Re: Unicode & space in programming & l10n

From: Doug Ewell (
Date: Sun Sep 17 2006 - 17:52:45 CDT

  • Next message: Mark Davis: "Re: Unicode & space in programming & l10n"

    This sounds remarkably like the study by Steven Atkin and Ryan
    Stansifer, quoted in UTN #14, which attempted to prove 8-bit legacy
    encodings -- optimized for a single language or family of languages --
    are superior to Unicode because they encode those languages in fewer
    bytes than Unicode, and because a particular compression scheme
    (Burrows-Wheeler) compresses all encodings roughly equally.

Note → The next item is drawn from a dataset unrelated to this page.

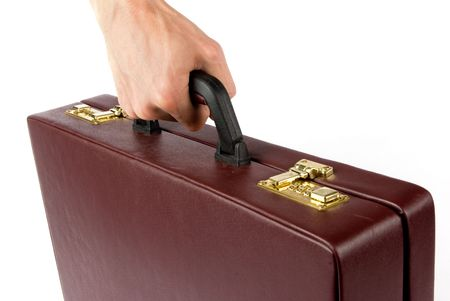 Hand holding a briefcase Stock Photo - 5339423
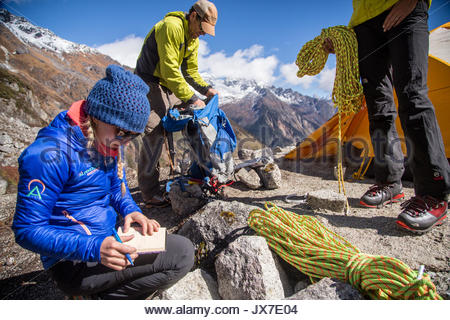 Expedition members check gear and review plans prior to setting out mountaineering. - Stock Photo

    Better support for SCSU over the past 8 years or so, from Unicode and
    from industry, might have been able to put these complaints to rest.
    SCSU compresses most non-CJK text to 1 byte per character, and most CJK
    text to 2 bytes per character, the same as legacy charsets. Because
    SCSU was relegated to the realm of "a higher-level protocol" and Unicode
    continued to be represented
    until 2001 as primarily a 16-bit encoding, industry support for this
    very useful encoding scheme never got off the ground.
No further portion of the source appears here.